In deze uitspraak beoordeelt de Rechtbank Zeeland-West-Brabant het beroep van Vastgoed Gemert B.V. tegen de weigering van een omgevingsvergunning voor het transformeren van een kantoorgebouw tot 21 appartementen met buitenruimte in Breda. Op 4 augustus 2020 verleende het college de gevraagde omgevingsvergunning, maar op 4 augustus 2021 werd deze vergunning alsnog geweigerd na bezwaren van derde-partijen. De rechtbank behandelde het beroep op 9 september 2022.

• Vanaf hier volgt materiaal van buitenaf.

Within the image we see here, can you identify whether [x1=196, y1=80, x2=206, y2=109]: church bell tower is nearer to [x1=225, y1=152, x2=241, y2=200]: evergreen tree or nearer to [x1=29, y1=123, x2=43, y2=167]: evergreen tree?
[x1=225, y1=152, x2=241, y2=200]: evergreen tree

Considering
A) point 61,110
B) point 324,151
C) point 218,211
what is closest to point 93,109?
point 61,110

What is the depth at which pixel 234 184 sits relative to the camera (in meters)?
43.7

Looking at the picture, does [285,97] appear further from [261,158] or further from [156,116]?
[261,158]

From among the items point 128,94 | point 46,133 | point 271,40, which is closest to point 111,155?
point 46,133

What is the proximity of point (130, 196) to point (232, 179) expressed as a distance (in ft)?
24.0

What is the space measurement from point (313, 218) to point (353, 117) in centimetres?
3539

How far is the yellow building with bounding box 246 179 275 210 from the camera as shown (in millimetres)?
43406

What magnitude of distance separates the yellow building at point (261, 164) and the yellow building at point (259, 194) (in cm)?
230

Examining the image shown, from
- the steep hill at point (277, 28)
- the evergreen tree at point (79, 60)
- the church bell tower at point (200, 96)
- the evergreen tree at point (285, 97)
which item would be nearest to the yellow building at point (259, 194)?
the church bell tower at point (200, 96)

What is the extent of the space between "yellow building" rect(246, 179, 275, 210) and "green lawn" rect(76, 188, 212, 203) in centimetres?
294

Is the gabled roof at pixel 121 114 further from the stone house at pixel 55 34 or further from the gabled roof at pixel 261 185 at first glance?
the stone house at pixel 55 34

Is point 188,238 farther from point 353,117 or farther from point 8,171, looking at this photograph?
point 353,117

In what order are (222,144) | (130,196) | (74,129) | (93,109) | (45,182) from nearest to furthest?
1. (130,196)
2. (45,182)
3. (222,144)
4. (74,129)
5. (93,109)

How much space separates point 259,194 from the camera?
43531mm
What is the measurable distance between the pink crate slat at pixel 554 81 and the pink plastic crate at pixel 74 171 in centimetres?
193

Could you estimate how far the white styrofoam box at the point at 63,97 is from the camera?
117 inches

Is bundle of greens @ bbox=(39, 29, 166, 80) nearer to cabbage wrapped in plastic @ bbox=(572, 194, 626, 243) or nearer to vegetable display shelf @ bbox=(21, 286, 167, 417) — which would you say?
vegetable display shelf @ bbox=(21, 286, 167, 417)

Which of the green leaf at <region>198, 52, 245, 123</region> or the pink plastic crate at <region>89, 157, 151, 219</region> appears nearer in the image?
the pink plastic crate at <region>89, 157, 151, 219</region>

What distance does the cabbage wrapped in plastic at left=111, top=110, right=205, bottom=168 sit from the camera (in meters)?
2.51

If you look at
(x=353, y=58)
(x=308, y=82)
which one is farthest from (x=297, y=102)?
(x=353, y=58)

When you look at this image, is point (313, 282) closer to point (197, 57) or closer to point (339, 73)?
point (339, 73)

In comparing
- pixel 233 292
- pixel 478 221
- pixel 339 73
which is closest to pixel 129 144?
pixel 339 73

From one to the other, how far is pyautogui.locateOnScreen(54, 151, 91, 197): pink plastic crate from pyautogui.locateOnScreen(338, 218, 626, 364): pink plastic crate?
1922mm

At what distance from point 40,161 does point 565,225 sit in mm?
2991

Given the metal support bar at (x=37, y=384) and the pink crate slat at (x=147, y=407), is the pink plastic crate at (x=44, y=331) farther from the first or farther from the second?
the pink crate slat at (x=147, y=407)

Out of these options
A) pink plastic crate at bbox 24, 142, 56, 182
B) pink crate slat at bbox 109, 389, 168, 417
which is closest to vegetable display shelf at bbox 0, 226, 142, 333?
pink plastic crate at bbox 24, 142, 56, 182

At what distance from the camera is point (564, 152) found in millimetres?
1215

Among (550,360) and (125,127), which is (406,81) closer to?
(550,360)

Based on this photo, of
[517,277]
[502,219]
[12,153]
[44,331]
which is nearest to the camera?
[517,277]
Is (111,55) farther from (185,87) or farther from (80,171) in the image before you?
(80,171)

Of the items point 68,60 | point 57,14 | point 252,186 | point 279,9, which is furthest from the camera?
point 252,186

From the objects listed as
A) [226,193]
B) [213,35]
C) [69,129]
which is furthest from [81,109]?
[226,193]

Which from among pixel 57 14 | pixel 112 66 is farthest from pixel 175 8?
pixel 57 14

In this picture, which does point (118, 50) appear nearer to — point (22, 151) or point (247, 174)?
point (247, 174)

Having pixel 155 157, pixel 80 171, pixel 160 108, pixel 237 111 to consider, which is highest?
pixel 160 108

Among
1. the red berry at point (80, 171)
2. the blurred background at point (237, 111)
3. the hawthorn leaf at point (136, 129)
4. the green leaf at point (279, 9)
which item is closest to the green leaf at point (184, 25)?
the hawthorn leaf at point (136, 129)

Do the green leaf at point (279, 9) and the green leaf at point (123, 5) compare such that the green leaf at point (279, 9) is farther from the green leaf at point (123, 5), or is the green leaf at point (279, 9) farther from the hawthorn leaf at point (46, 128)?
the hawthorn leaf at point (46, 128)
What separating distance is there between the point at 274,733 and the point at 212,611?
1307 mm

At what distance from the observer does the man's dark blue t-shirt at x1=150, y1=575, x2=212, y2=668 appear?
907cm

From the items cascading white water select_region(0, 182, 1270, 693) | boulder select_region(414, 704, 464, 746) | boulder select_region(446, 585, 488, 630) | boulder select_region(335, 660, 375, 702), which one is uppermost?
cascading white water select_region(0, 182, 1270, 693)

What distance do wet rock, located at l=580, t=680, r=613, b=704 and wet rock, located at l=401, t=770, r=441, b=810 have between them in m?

De rechtbank concludeert dat het college redelijkerwijs de omgevingsvergunning heeft kunnen weigeren. De rechtbank oordeelt dat de inhoud van de bezwaren van derde-partijen voldoende is betrokken bij de besluitvorming. Eiseres stelde dat het besluit niet zorgvuldig tot stand is gekomen, maar de rechtbank oordeelt dat de argumenten van eiseres niet opwegen tegen de belangen van de derde-partijen. De rechtbank bevestigt dat de verhoogde buitenruimte in strijd is met het bestemmingsplan, omdat deze buiten het bouwvlak is gelegen en de hoogte van de buitenruimte de toegestane maatvoering overschrijdt.
Daarnaast oordeelt de rechtbank dat de wijziging van het bouwplan, waarbij de verhoogde buitenruimte zou vervallen, niet kan worden aangemerkt als een wijziging van ondergeschikte aard. De rechtbank wijst het verzoek om schadevergoeding af, omdat er geen causaal verband is tussen het onrechtmatig handelen en de door eiseres gestelde schade. De rechtbank verklaart het beroep ongegrond en bevestigt de weigering van de omgevingsvergunning.